$5.6B actually sounds like a good deal. It outputs 2GW+ of power. While solar is definitely cheaper for 2GW of power, you still need batteries for when the sun is down. So you probably need approximately 30GWh of batteries to just replace this one power plant. The batteries alone would cost nearly $7B of grid-scale batteries that must be replaced every 20 years.
Ignoring the fact that the nuclear plant already exists, this still seems like the right way to go mostly because it's impossible to build this nuclear power plant for $16B in the US anymore (or so it seems).
Due to increased regulation etc you cannot just translate 1985 $, £ or Euro to a 2026 one. There is an actual example in the UK Hinkley Point C current estimate $43b, (£35b) where as sizewell B commissioned in 1987 was $3.2b billion (£2b) or about $7b in todays $. This is probably the worst example but makes the point.
> $5.6B actually sounds like a good deal. It outputs 2GW+ of power.
I don't understand. Are you talking about 1985 dollars of 2026 dollars?
After some research, I learned that thermal powerplants (coal/gas/oil) completed in 1985 cost about 0.8B to 1.2B USD per GW. 5.6B USD in 1985 for 2GW sounds like a terrible price -- at least twice the cost.
Nuclear is high capex low opex. It needs such a miniscule amount of fissile material per year, whereas purchasing coal is an eternal ongoing cost.
Just to put some numbers on it, a 1GW conventional reactor consumes about 25 tonnes of enriched uranium per year, while a 1GW coal plant goes through 3.3 million tonnes of coal.

====

* Directions:
1 – Answer these questions from the discussion of nuclear plant costs:
(a) Roughly how many GWh of batteries does the first comment estimate would be needed to replace the plant?
(b) What was Sizewell B's cost when it was commissioned in 1987, in dollars and pounds?
(c) How much enriched uranium does a 1GW conventional reactor consume per year?
2 – Carry on the discussion of nuclear plant costs from its last comment.
These items have no connection to the discussion of nuclear plant costs.

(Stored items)
====

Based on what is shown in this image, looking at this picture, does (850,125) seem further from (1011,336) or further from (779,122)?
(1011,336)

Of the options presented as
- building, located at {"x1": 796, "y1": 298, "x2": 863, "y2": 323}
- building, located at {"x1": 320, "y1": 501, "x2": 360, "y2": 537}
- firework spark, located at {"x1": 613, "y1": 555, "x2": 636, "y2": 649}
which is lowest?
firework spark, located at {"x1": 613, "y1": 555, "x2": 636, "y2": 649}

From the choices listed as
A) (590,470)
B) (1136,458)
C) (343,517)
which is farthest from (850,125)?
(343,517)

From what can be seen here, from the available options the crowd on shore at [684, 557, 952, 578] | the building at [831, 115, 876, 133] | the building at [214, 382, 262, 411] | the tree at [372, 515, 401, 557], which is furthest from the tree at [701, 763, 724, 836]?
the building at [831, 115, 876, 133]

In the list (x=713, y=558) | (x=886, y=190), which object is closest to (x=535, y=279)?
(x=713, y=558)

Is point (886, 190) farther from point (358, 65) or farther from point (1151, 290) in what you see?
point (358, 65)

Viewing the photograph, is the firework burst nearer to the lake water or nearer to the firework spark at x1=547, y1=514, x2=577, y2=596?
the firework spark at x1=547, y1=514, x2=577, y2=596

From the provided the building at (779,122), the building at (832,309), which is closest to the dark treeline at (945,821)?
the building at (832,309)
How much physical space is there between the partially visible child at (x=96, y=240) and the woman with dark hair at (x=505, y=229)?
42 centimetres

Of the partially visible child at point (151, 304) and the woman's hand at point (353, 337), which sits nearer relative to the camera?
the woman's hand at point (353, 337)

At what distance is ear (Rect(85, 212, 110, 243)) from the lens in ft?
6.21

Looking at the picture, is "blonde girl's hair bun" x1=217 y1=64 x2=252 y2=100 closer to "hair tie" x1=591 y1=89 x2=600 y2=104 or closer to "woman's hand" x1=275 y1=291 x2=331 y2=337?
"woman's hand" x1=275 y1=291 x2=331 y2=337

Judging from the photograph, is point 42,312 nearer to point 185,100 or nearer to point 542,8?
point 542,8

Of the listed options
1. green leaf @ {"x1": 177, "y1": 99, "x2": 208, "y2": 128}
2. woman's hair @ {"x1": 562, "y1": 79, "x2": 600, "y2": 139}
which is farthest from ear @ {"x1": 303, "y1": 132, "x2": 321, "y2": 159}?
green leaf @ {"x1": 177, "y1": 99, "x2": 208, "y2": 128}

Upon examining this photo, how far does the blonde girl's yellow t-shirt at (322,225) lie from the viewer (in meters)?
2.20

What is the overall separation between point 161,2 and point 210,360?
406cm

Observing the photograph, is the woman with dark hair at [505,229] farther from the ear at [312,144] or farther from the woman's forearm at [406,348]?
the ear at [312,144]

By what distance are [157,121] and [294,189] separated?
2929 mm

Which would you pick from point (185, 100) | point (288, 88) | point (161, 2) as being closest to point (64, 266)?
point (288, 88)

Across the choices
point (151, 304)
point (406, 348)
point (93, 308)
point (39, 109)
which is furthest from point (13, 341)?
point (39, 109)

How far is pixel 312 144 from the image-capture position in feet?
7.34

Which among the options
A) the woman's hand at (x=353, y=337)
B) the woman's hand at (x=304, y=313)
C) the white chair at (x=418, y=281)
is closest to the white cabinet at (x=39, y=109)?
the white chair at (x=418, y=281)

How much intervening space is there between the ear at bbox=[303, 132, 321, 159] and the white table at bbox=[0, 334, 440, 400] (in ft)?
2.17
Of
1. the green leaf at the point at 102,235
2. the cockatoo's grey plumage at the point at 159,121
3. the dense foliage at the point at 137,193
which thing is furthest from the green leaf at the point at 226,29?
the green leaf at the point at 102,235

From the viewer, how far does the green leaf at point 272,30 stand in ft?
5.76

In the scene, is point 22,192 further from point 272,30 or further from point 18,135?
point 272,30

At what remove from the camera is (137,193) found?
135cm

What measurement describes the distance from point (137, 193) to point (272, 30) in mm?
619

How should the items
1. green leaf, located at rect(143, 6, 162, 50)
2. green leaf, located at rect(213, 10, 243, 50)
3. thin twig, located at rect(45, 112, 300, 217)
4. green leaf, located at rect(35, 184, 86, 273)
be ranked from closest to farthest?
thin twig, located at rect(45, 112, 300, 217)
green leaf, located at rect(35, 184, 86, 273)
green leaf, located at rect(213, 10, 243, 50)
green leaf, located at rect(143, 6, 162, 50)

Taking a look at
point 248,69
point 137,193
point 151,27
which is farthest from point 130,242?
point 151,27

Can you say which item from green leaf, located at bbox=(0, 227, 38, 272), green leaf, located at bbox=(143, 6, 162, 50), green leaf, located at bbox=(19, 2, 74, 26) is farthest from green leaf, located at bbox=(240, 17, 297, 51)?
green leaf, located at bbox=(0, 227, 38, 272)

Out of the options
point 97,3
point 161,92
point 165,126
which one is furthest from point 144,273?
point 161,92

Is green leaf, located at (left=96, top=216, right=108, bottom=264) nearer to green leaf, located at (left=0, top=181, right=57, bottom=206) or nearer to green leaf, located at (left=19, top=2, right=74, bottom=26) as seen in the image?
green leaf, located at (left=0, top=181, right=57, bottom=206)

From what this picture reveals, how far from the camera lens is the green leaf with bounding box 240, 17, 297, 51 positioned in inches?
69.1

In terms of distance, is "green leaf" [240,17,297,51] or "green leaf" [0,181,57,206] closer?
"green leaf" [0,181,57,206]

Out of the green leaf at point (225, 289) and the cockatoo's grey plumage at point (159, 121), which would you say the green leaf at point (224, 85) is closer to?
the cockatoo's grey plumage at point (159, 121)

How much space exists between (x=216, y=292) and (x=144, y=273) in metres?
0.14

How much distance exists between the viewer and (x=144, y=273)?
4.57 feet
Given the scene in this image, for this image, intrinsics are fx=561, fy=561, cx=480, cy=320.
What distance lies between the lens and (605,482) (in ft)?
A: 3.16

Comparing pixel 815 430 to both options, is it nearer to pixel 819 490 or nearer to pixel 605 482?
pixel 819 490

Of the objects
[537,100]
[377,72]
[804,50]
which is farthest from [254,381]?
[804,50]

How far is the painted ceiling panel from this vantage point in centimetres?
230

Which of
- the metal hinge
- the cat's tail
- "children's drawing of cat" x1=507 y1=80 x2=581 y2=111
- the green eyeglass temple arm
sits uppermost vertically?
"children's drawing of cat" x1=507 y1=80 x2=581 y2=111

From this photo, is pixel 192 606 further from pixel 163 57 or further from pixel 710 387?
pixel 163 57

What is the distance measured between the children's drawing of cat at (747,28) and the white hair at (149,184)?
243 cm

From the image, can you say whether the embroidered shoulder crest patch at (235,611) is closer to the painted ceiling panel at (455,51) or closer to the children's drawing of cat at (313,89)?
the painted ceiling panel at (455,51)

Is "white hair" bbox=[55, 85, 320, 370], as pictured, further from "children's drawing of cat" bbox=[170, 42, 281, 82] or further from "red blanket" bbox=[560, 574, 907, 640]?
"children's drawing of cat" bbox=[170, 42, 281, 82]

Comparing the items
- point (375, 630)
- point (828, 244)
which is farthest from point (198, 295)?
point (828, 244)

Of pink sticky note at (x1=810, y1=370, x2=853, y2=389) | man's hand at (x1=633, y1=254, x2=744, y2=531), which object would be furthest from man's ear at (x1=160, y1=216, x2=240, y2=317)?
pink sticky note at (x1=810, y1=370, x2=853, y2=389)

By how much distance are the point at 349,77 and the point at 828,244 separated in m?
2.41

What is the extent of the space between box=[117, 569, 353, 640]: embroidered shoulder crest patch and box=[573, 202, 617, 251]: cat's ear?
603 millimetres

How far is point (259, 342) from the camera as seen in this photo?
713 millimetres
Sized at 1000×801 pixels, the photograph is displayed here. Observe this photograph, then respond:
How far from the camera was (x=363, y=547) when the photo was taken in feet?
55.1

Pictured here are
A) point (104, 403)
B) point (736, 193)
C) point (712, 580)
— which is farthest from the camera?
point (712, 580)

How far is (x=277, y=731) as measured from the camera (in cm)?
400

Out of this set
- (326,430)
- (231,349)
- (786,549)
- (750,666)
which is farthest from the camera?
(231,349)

====

* Written answers:
1 –
(a) Approximately 30GWh.
(b) $3.2 billion (£2 billion).
(c) About 25 tonnes.

2 –
I'd double my electricity bill if that means saving somewhere between 3 and 9 million lives per year[1], better health for myself and the people around me, and that's completely ignoring climate change benefits where prevention both saves money and reduces deaths/displacement/poverty in the long term
Either short-term solution is fine (nuclear or full renewable), but we're currently doing everything piecemeal. Plopping down a few big reactors in 20 years while people (in countries without salt planes, at least) are still trying to get permits for the remaining reasonable wind turbine and pumped hydro locations... it just feels like seven-mile boots for the energy transition
If we can make seven-mile steps by plopping down wind/solar plus the required storage in gigawatt quantities, all the better, but that hasn't been happening. We'll run out of uranium eventually but, for now, such reactors buy time. Of course, this discussion has been happening for so long that the "it takes too long to build" naysayers will get their way soon, even at the slow pace we're currently going full renewable at. It's now or never, we need to commit to an option, no matter which one
Ignoring the fact that the nuclear plant already exists, this still seems like the right way to go mostly because it's impossible to build this nuclear power plant for $16B in the US anymore (or so it seems).